INPUT DATA »
□ □ □ □ □

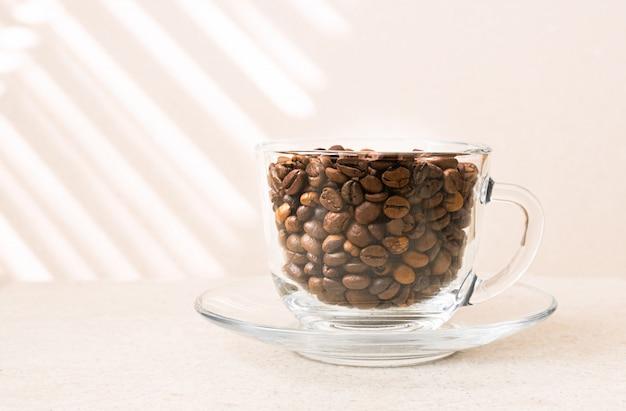 Grains de café dans une tasse en verre sur une table.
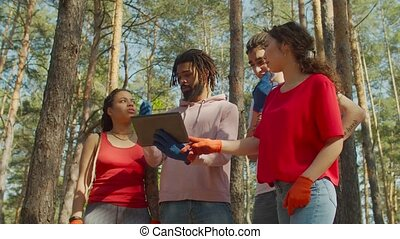 Positive chatting interracial diverse eco volunteer team planning and discussing work for cleaning forest rubbish using tablet pc, caring for purity of nature and environmental conservation.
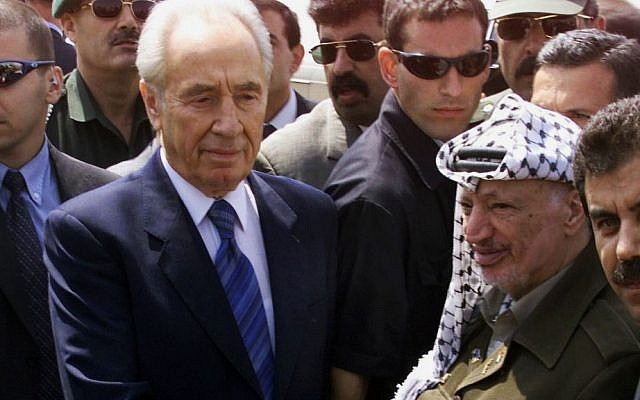 Palestinian leader Yasser Arafat (right), shakes hands with Israeli then-foreign minister Shimon Peres (left) after their meeting at Gaza International Airport, southern Gaza Strip, September 26, 2001. (AP/Laurent Rebours, File)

□ □ □ □ □

WORK TO BE COMPLETED »
The listing is to be reproduced in full and exactly, except that its pictures are to be dropped.

ANSWER SPACE »
 Grains de café dans une tasse en verre sur une table.
 Positive chatting interracial diverse eco volunteer team planning and discussing work for cleaning forest rubbish using tablet pc, caring for purity of nature and environmental conservation.
 Palestinian leader Yasser Arafat (right), shakes hands with Israeli then-foreign minister Shimon Peres (left) after their meeting at Gaza International Airport, southern Gaza Strip, September 26, 2001. (AP/Laurent Rebours, File)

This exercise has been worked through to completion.